■ DATA EXTRACTS ■
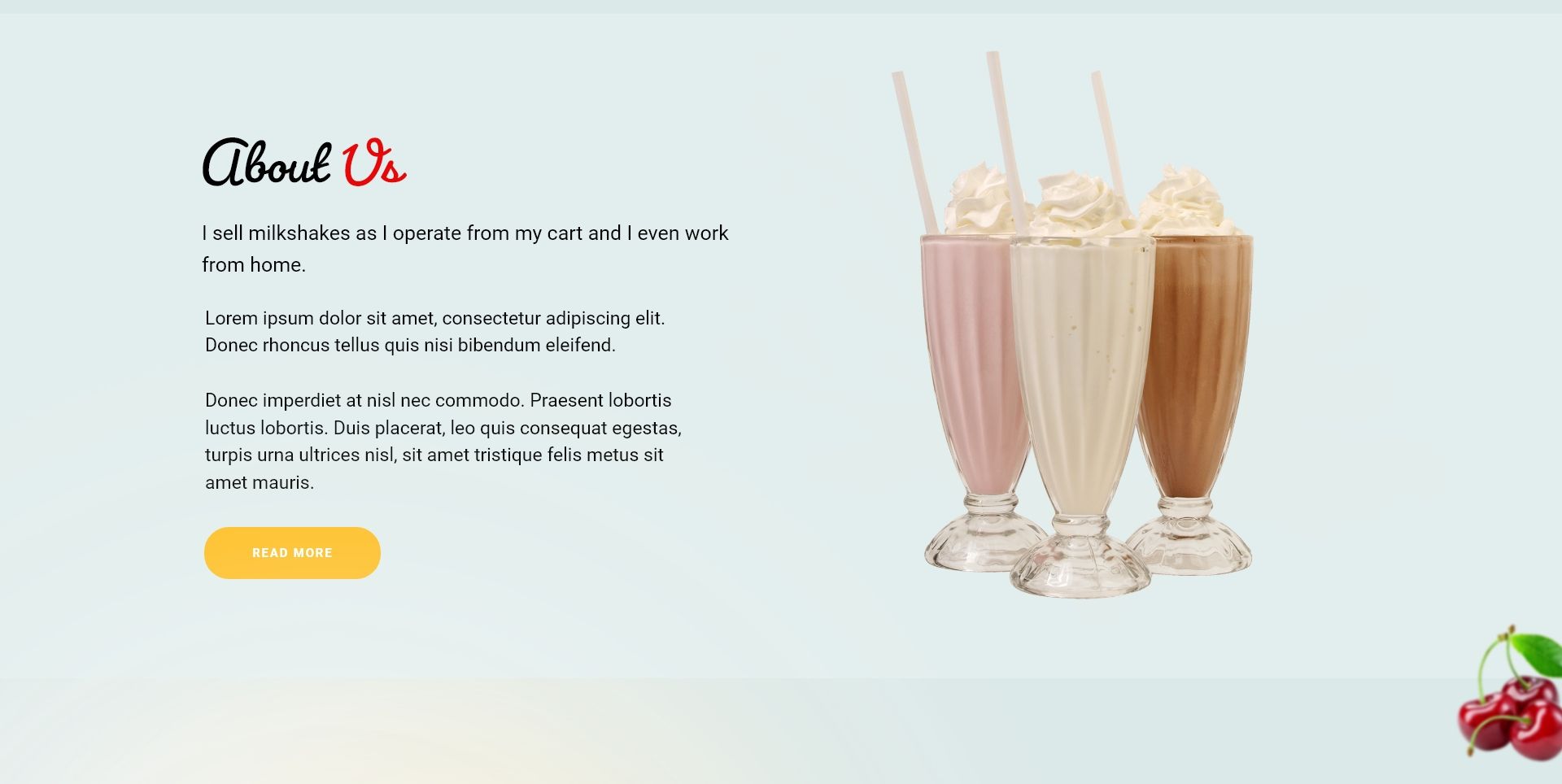 About Us

I sell milkshakes as I operate from my cart and I even work from home.

Lorem ipsum dolor sit amet, consectetur adipiscing elit. Donec rhoncus tellus quis nisi bibendum eleifend.

Donec imperdiet at nisl nec commodo. Praesent lobortis luctus lobortis. Duis placerat, leo quis consequat egestas, turpis urna ultrices nisl, sit amet tristique felis metus sit amet mauris.

READ MORE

■ ACTION ITEM ■
Please transcribe exactly the line containing "Lorem ipsum dolor" and every line after it to the end of the data, and no other lines.

■ ANSWER SPACE ■
Lorem ipsum dolor sit amet, consectetur adipiscing elit. Donec rhoncus tellus quis nisi bibendum eleifend.

Donec imperdiet at nisl nec commodo. Praesent lobortis luctus lobortis. Duis placerat, leo quis consequat egestas, turpis urna ultrices nisl, sit amet tristique felis metus sit amet mauris.

READ MORE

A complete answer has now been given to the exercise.